## Texte source
+-------+

Mon désir du hatha yoga ne s’éteint pas. Il reste constamment en arrière-plan, attendant peut-être le jour où mon corps acceptera de bouger sans souffrir.
Pour le moment, je prends plaisir à lire les expériences des uns et des autres, et vous envie de pouvoir échanger sur tout ce que j’ai été obligé de mettre de côté.
La méditation est un chemin bien plus solitaire.
Merci pour tous ces partages.
Bonsoir,
J’avais écrit une réponse concernant mon rapport entre la méditation et le hathayoga. Je constate qu’elle n’y est plus alors que j’avais vérifié sa publication. A-t-elle été supprimée ou n’est-elle pas passée ?
Merci de me renseigner.
Désolé pour ce dernier message mais l’affichage des réponses est incompréhensible. Hier, ma réponse du 9 septembre n’existait pas, aujourd’hui, elle apparaît de nouveau !
Ping : Ces huit postures qui se ressemblent comme deux gouttes d’eau – 3heures48minutes
Bonjour Clémentine, super article. j’ai partagé un max et aussi depuis mon site. https://www.yogasamkhya.be/les-fausses-soeurs/
Amitiés yoguiques
Vincent
Ping : Quelle est la différence entre un Cobra et un Chien tête en haut? | 3heures48minutes
Ping : Un invincible été » Ailleurs sur le web #54
C’est toujours utile ces recommandations. Quand je pratique la posture du cobra, mes deux points d’appuis sont la ceinture pelvienne sur le sol et, par l’intermédiaire des épaules, la ceinture scapulaire qui maintient la zone dorsale et cervicale basse. La zone lombaire est complètement souple et relâchée, elle tombe littéralement entre les deux ceintures, ce qui permet au prana de s’y engouffrer.

+-------+

## Consignes
a - Dans le texte sur le yoga, quels sont les deux points d'appui décrits pour la posture du cobra ?
b - Prolongez le texte sur le yoga à partir de sa dernière phrase.

+-------+

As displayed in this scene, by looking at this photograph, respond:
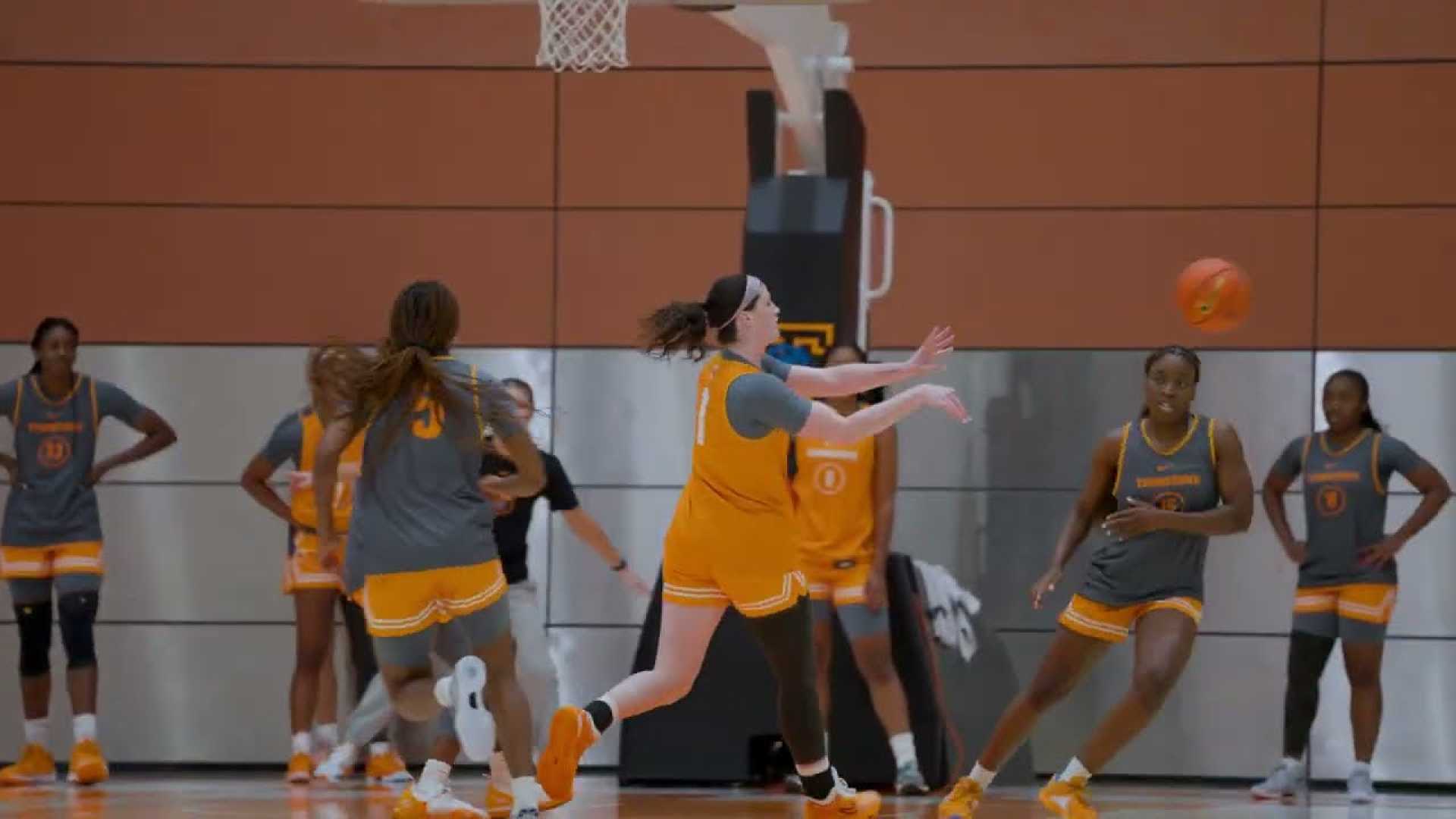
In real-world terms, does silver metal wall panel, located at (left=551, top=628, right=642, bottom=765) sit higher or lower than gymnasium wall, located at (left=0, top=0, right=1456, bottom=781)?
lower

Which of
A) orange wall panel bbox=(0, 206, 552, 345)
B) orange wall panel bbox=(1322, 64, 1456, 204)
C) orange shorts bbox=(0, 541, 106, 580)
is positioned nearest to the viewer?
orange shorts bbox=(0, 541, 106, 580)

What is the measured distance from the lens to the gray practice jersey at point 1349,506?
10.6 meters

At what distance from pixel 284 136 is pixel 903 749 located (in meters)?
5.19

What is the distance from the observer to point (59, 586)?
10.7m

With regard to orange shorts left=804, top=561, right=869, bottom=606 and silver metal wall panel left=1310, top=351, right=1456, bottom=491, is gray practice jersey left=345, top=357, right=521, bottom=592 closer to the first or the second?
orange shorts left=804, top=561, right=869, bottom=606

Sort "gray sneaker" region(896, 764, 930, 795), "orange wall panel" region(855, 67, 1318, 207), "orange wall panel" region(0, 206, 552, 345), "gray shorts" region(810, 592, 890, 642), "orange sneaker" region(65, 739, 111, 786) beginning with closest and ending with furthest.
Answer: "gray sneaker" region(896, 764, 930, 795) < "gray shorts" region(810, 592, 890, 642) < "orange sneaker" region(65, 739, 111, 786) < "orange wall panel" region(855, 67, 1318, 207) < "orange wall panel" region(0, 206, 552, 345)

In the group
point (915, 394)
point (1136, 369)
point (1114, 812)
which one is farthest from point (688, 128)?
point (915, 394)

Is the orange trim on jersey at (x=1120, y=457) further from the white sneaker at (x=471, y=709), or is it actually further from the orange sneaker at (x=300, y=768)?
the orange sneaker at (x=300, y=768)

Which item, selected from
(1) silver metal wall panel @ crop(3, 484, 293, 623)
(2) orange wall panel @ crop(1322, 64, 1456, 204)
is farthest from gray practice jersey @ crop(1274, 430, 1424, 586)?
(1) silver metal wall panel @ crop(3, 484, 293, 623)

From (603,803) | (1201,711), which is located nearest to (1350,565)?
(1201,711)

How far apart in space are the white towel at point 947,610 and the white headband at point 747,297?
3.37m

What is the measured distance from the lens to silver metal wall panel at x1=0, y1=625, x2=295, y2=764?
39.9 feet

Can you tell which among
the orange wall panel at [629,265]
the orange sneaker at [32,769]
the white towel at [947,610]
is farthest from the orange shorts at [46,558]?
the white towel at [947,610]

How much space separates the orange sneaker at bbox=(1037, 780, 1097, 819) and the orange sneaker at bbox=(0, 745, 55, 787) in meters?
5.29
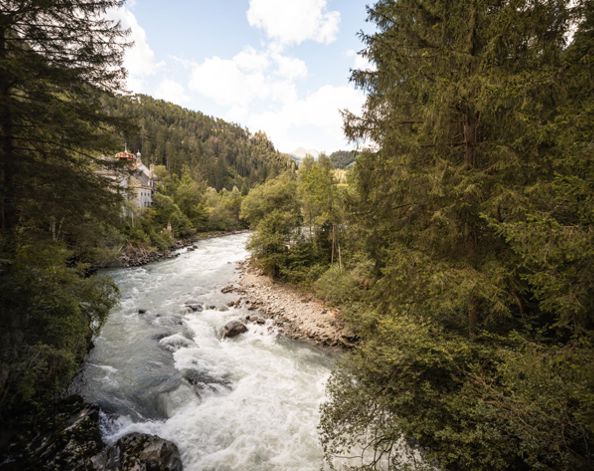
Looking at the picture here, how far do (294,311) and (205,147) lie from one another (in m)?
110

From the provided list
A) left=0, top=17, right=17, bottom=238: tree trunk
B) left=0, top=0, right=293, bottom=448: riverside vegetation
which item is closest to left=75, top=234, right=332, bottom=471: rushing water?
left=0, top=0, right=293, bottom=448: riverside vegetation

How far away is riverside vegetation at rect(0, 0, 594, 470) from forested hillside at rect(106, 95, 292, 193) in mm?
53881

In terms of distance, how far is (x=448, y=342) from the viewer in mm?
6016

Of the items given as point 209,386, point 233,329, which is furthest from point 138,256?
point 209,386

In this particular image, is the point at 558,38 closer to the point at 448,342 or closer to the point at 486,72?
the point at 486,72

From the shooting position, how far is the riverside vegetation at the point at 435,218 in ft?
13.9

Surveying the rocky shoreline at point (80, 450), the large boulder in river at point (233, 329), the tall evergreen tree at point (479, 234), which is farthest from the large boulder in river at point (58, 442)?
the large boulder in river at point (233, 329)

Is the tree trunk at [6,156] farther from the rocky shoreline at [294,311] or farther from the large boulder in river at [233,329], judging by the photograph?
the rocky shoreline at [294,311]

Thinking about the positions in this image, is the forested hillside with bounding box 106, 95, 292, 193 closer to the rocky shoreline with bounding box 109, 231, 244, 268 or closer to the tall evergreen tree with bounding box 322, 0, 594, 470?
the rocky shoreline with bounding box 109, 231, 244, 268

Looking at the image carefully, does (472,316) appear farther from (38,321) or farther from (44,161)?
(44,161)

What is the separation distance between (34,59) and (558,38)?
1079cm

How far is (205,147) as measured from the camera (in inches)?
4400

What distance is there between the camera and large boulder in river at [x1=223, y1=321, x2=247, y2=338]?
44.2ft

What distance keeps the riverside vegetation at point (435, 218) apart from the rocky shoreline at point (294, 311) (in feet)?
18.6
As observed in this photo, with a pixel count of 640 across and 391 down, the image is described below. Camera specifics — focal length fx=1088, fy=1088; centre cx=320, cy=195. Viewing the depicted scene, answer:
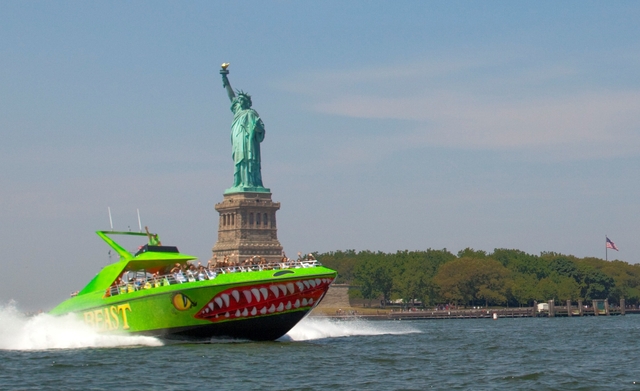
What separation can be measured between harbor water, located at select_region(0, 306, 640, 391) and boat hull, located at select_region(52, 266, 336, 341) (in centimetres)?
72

+-------+

## Vos réponses
a - La ceinture pelvienne sur le sol et, par l'intermédiaire des épaules, la ceinture scapulaire.

b -
Je dis toujours à mes élèves de bien protéger le bas du dos en amenant le bas du sacrum vers les talons pour éviter de raccourcir les lombaires dans l’effort et d’allonger le bas du dos en remontant le reins, je ne sais pas s’ils me suivent toujours dans toutes ces explications mais j’ai peu de réclamations lors des postures arrière sauf celles qui ont vraiment une pathologie dans ce cas je leur fait faire autre chose. Tu as raison en essayant toujours de jouer au yogi parfait, on en oublie parfois le plus important. Je me rappellerai toujours une phrase de David Meloni, un prof d’iyengar, qui disait que le plus important dans les backbends, c’est d’allonger le dos pas de le plier, backbends est la pire des traductions”. Merci pour ton article
Oui, j’aime bien la vision Iyengar, “les flexions arrières devraient être appelées les extensions avant”. Ce petit changement de vocabulaire entraîne une toute autre vision de l’asana et du but visé en la pratiquant!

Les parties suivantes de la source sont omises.